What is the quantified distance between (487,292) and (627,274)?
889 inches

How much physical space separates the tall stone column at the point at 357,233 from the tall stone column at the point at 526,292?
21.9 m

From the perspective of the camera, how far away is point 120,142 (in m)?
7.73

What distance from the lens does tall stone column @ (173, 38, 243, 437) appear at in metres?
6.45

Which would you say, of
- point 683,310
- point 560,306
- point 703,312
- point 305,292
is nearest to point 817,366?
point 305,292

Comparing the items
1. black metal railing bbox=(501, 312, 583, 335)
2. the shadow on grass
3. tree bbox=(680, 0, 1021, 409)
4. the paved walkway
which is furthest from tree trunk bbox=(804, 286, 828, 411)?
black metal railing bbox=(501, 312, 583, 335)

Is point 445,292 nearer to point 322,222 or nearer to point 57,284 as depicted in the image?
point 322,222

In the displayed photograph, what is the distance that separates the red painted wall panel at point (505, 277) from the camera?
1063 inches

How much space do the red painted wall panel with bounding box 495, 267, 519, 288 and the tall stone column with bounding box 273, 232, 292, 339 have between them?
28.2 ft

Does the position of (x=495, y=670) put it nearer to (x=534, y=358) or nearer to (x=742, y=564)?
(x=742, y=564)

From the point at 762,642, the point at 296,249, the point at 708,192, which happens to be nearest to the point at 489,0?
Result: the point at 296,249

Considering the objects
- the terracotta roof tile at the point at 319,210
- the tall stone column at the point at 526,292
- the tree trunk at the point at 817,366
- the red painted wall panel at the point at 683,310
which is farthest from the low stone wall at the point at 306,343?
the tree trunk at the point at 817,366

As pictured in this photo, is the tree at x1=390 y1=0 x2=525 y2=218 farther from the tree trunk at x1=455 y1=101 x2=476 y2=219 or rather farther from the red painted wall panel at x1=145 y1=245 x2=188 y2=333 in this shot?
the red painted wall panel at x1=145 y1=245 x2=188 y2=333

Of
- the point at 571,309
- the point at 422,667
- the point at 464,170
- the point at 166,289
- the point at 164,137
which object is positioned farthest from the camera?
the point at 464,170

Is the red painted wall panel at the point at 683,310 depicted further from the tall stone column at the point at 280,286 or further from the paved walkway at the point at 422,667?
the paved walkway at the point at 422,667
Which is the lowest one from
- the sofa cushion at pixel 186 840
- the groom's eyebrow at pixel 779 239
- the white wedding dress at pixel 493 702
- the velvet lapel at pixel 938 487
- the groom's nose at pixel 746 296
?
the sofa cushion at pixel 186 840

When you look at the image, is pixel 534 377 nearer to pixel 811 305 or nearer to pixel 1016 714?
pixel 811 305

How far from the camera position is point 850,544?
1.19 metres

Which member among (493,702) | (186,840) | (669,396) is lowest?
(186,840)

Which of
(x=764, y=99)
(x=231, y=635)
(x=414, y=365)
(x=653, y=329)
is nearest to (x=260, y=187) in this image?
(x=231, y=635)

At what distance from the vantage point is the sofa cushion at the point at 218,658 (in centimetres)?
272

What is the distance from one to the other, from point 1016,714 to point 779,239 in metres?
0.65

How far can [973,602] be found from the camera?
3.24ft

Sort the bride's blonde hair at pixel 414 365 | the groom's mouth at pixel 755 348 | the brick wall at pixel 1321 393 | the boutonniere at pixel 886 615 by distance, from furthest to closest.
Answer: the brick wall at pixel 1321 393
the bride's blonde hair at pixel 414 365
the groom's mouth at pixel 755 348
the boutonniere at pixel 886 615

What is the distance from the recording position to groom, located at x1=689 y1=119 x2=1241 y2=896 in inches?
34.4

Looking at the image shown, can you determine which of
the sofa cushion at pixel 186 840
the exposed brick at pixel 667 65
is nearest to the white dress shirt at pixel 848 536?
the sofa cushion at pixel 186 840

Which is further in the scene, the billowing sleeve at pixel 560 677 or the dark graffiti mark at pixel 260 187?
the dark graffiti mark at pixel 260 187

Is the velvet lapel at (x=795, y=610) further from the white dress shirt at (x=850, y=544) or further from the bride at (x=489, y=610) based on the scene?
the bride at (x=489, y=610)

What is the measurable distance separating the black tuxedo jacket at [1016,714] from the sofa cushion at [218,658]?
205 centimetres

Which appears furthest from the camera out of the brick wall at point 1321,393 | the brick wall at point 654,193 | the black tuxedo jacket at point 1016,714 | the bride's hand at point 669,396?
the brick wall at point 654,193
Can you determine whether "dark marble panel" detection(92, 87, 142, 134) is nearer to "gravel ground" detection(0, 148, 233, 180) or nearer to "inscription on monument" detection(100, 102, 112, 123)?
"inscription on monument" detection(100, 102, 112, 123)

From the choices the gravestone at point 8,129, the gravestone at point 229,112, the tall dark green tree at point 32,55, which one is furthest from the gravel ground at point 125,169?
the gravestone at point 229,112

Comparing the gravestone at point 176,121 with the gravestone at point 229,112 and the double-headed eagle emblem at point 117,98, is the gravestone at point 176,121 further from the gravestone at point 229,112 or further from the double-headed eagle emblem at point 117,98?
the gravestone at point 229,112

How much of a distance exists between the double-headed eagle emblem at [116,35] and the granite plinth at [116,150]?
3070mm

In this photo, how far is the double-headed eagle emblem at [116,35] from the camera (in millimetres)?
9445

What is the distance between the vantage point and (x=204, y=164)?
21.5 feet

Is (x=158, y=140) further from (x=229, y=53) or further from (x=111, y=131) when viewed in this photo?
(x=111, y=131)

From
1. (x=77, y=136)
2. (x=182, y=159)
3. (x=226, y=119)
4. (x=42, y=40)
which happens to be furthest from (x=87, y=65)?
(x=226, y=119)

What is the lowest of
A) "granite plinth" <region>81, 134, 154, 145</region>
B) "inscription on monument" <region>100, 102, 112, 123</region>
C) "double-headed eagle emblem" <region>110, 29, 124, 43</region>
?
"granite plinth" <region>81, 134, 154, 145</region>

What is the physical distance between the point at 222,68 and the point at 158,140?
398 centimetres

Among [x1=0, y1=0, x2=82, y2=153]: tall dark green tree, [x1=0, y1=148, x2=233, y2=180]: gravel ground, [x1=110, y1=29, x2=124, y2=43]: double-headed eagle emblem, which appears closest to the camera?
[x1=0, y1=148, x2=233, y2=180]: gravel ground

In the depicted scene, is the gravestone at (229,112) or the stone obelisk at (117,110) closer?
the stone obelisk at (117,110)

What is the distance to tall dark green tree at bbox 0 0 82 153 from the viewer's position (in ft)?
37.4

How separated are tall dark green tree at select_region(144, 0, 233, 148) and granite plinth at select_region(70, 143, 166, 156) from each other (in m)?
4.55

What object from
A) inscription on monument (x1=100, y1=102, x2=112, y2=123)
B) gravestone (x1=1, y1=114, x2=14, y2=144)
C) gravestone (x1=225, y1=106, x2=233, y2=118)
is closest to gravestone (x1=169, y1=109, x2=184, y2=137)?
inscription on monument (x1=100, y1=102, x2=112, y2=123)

▶ _STATED GOAL_
Copy out, word for word, the lines from the one with "Among [x1=0, y1=0, x2=82, y2=153]: tall" through the final line.

▶ _RESULT_
Among [x1=0, y1=0, x2=82, y2=153]: tall dark green tree, [x1=0, y1=148, x2=233, y2=180]: gravel ground, [x1=110, y1=29, x2=124, y2=43]: double-headed eagle emblem, which appears closest to the camera?
[x1=0, y1=148, x2=233, y2=180]: gravel ground

In the depicted scene, is the gravestone at (229,112) or the stone obelisk at (117,110) closer?
the stone obelisk at (117,110)

What is the distance to tall dark green tree at bbox 0 0 82 153 from the viewer's position (in ft)?
37.4

How separated are tall dark green tree at select_region(144, 0, 233, 148) and granite plinth at select_region(70, 143, 166, 156) from each other (in m)?
4.55

What object from
A) inscription on monument (x1=100, y1=102, x2=112, y2=123)
B) gravestone (x1=1, y1=114, x2=14, y2=144)
C) gravestone (x1=225, y1=106, x2=233, y2=118)
is closest to gravestone (x1=169, y1=109, x2=184, y2=137)?
inscription on monument (x1=100, y1=102, x2=112, y2=123)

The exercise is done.